For more than two decades, WAPE operated as a popular Top 40 station, known as "The Big Ape". Comic actor Jay Thomas started his professional career as the station's morning man. The Brennan family sold the station in 1970 to Stan and Sis Atlass Kaplan for $1.48 million.

Eastman Radio acquired WAPE in 1980. The next year, despite a rating increase, WAPE flipped to country. Several years later, it converted to a Christian radio format. In 1986, WAPE migrated to 95.1 MHz (which, at the time, aired a rhythmic contemporary as WJAX-FM) and relaunched its Top 40 format as WAPE-FM.

===News/talk===
In 1989, WAPE was bought by Genesis Communications, which changed the call sign to WJKF, and then to WPDQ, and switched the format to news/talk. The station carried a mix of local hosts and nationally syndicated shows, and was an affiliate of the ABC Information Network.

In 1993, Prism Radio Partners bought WPDQ for $400,000. The following year, Prism bought talk station WOKV (600 AM) and oldies station WKQL (96.9 FM) for $3.75 million. The company moved the talk programming and call letters of WOKV from 600 to 690.

Cox Radio acquired WOKV and several other Jacksonville-area stations in 2000. In 2006, Cox upgraded WOKV's nighttime signal to 25,000 watts after sunset, with a broader pattern, and also added an FM simulcast on 106.5 FM, formerly WBGB (now WHJX).

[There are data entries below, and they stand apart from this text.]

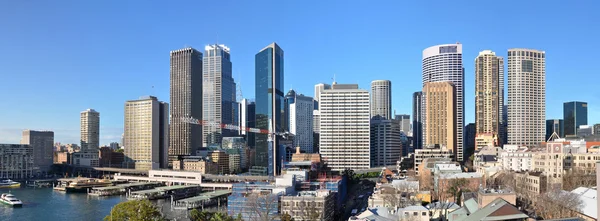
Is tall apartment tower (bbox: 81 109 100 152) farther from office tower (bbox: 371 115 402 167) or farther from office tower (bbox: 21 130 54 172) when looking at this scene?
office tower (bbox: 371 115 402 167)

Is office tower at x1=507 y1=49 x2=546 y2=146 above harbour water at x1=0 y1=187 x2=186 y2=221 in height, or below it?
above

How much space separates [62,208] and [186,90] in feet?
320

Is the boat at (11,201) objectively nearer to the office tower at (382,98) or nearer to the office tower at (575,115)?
the office tower at (575,115)

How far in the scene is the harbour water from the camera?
157 feet

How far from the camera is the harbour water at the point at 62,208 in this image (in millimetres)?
48000

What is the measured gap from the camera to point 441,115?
3634 inches

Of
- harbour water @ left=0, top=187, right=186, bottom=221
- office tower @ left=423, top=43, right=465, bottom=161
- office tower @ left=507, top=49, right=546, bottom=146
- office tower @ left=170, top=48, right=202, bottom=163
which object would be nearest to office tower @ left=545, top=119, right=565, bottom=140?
office tower @ left=507, top=49, right=546, bottom=146

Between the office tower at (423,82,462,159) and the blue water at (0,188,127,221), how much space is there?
60.8 m

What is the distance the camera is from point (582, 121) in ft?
362

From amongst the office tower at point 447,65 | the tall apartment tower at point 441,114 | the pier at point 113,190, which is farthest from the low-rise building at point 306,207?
the office tower at point 447,65

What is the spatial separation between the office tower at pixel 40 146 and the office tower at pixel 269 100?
185 feet

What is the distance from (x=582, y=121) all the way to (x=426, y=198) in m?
89.9

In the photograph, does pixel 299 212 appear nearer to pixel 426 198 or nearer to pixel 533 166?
pixel 426 198

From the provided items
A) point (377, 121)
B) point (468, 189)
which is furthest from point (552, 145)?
point (377, 121)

This made WOKV one of only a few large-market news/talk radio stations at the time to simulcast on both AM and FM. In 2013, the FM simulcast was upgraded when WOKV moved the simulcast to the former WFYV-FM at 104.5, broadcasting with 100,000 watts; the 106.5 frequency returned to a music format, first as soft AC WEZI, then as alternative rock WXXJ, and now as urban adult contemporary WHJX.

WOKV was the flagship for the NFL's Jacksonville Jaguars from the team's inception in 1995 through 2013. WJXL took over that role in 2014.

In 2010, WOKV was added as a Primary Entry Point to the Emergency Alert System as part of a doubling of the number of designated PEP stations.

===Flip to sports===
On January 2, 2019, WOKV (AM) split from its simulcast with WOKV-FM and changed its format to sports, branded as "ESPN 690" with programming from ESPN Radio.

===AM 690 facilities===
WOKV has one of the strongest daytime AM signals in the Southeast. In addition to the Jacksonville metropolitan area, its non-directional 50,000-watt daytime signal covers the Atlantic coast, as far south as Melbourne, Florida, and as far north as Cape Hatteras, North Carolina, an area that includes Savannah, Georgia, and Charleston, South Carolina. At night, the station reduces power to 25,000 watts and uses a directional antenna to protect clear channel Class A station CKGM in Montreal as well as older, high-power stations on the 690 frequency, including XEWW in Baja California, Mexico, and CBU in Vancouver, British Columbia, Canada.

==Programming==
WOKV AM 690's programming is made up primarily of ESPN Radio shows, with some live play-by-play coverage of sporting events.